Personally, I often find wonderful surprises in design or conceptual crafts. Quite often I experience the thinking behind design/conceptual crafts extremely witty, or with interesting references to the traditional in a very contemporary manner, or being critically reactive to society/life, and this often exceeding what I notice in Art. Again, this is just my personal opinion and taste!

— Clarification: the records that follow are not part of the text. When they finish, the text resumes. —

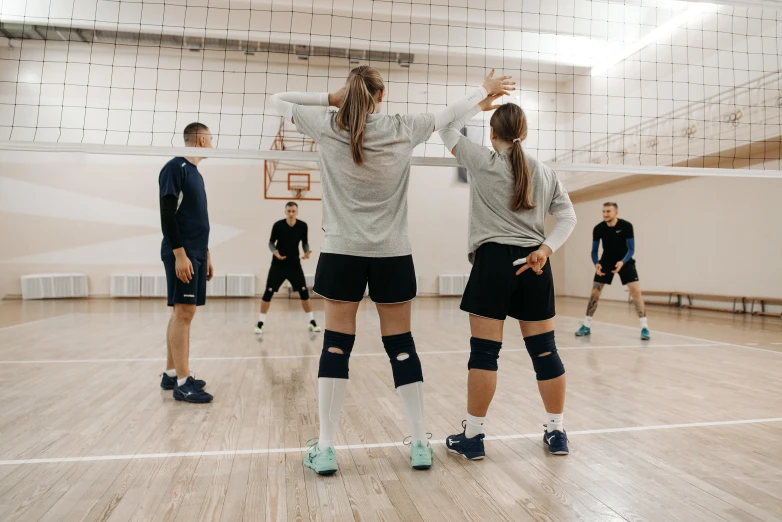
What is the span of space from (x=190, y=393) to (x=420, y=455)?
1.77 metres

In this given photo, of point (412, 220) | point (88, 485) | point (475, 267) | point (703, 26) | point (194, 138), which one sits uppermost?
point (703, 26)

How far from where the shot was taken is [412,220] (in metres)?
14.7

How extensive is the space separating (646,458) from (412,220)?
12526mm

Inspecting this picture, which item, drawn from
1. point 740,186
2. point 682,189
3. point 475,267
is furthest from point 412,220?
point 475,267

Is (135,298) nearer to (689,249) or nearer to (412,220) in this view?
(412,220)

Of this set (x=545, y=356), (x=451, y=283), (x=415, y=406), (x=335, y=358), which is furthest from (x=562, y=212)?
(x=451, y=283)

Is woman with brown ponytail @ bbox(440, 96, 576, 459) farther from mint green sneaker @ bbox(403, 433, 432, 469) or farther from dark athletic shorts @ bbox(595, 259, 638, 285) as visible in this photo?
dark athletic shorts @ bbox(595, 259, 638, 285)

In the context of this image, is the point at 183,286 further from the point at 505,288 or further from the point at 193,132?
the point at 505,288

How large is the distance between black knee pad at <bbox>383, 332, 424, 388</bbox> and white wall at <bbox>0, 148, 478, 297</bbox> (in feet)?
39.4

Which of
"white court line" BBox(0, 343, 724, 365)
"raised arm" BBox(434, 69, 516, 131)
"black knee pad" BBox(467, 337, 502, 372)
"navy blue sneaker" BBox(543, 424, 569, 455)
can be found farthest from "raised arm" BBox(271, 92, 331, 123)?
"white court line" BBox(0, 343, 724, 365)

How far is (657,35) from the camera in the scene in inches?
477

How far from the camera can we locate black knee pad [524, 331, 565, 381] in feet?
7.81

Students of crafts departments at good art schools are conveyed the necessity of having a good basic knowledge of art history and contemporary art besides being proficient in their own area of expertise. Of how many painting, sculpture, or new media students/artists can the same be said regarding a knowledge of any field of crafts? It is said that knowledge is power, so maybe that helps empower the creative process leading to some very outstanding strong work in the field of crafts. Also, especially jewelry has emancipated itself out of the ‘metals’ corner after contemporary makers do not slavishly adhere to solely using precious materials. Everything is allowed since all the different materials speak their own language and transmit their own visual message. What is being used in Art is today nothing new in Jewelry. And while jewelers use all these different materials they often don’t just use them as such, but research their characteristics, push their boundaries in exceptional ways, and apply them in the knowledge of using that material’s subtle inferred expression or the more expressive outspoken.
And on top of that jewelers are kept on their toes by having to additionally incorporate the aspect of function – wearability.
To pick up your question again: what makes jewelry look so far ahead of visual arts? I don’t know, maybe jewelers have to try harder, thus ending up by pushing things more, experimenting more with many intriguing results?
I hope that somehow answers you!
Best, Andrea
Hi Andrea: I really like what you said, you read my mind! Magnets catching indistinctive every kind of objects, without any intention. But we are very selective, that’s what reveal our personality and needs.
You asked me if I’m a ‘collector’, and if so what kind of things I collect? And yes, unfortunately, but a “disperse” collector. I use to gather more than collect.I love small objects, old ones, discarded, rusty, forgotten ones. I have a lot of boxes with feathers, bones, hair, buttons, old pictures, eggs, insects, broken porcelain, plastic objects,( I think that’s what most of all, as jewelers do). ….maybe my set of succulents and cactus is my only formal collection.
I have been writing 19 copybooks in this last 6 years with drawings and notes…..but, something that I construct can be a collection? Can I collect my thoughts in copybooks?
The activity of collecting includes seeking, locating, acquiring, organizing, cataloging, displaying, storing, and maintaining whatever items are of interest to the individual collector. An alternative to collecting physical objects is collecting experiences of some kind, through observation or photography.